▶ _Records provided_
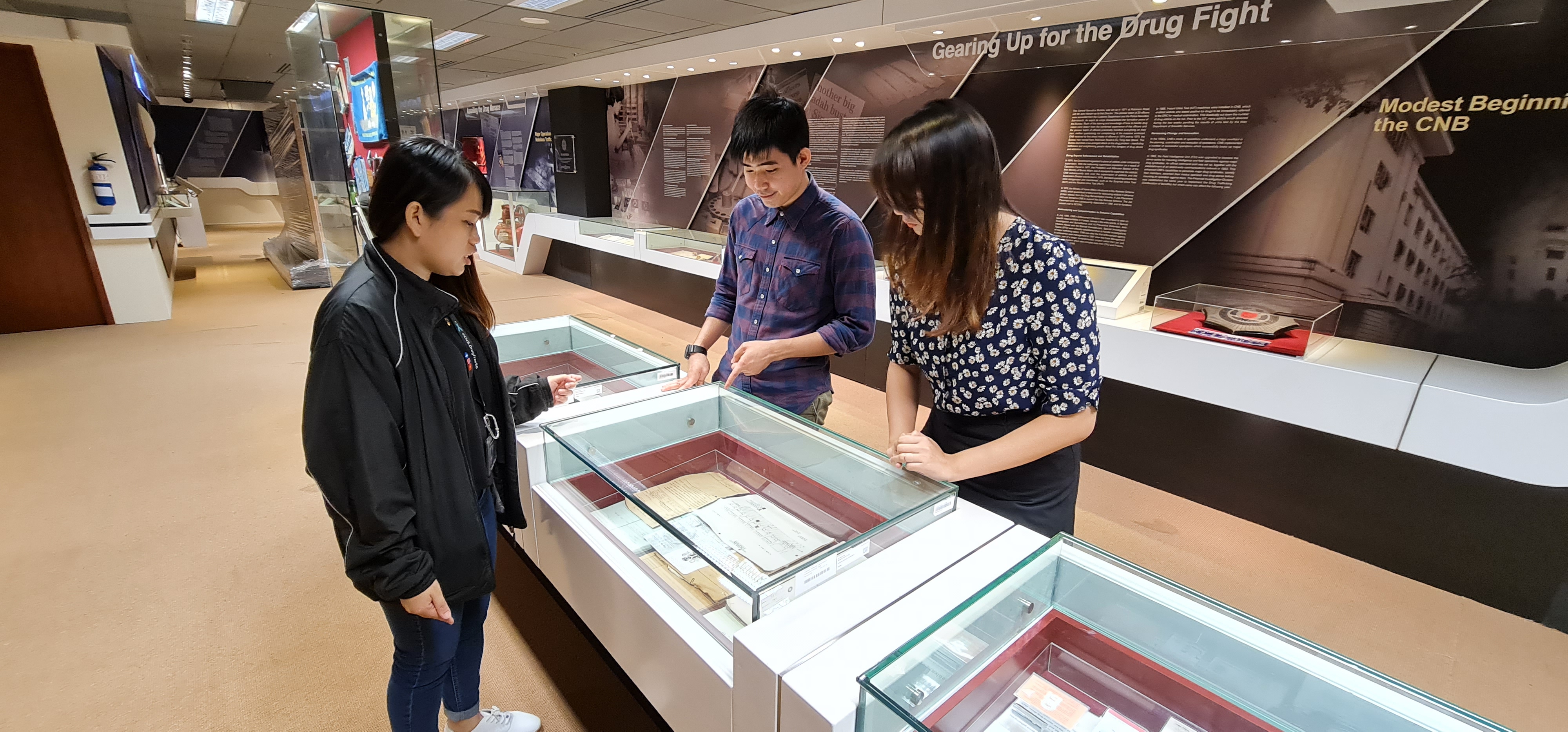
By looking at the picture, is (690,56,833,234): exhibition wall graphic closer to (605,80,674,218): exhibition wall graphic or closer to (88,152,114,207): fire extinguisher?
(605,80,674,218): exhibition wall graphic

...

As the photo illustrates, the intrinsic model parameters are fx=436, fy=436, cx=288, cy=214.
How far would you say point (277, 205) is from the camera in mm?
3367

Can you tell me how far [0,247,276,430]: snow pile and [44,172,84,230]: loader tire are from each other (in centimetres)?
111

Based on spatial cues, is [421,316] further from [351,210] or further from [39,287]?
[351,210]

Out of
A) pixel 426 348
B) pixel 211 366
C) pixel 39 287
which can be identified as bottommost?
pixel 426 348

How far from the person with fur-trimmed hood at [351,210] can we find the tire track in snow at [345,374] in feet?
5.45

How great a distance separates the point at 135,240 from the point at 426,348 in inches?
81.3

▶ _Exercise goal_
Report each line of the records above that contains the word "exhibition", reproducing every such line in full.

▶ _Exercise solution_
By looking at the picture, is (690,56,833,234): exhibition wall graphic closer to (605,80,674,218): exhibition wall graphic or closer to (88,152,114,207): fire extinguisher?
(605,80,674,218): exhibition wall graphic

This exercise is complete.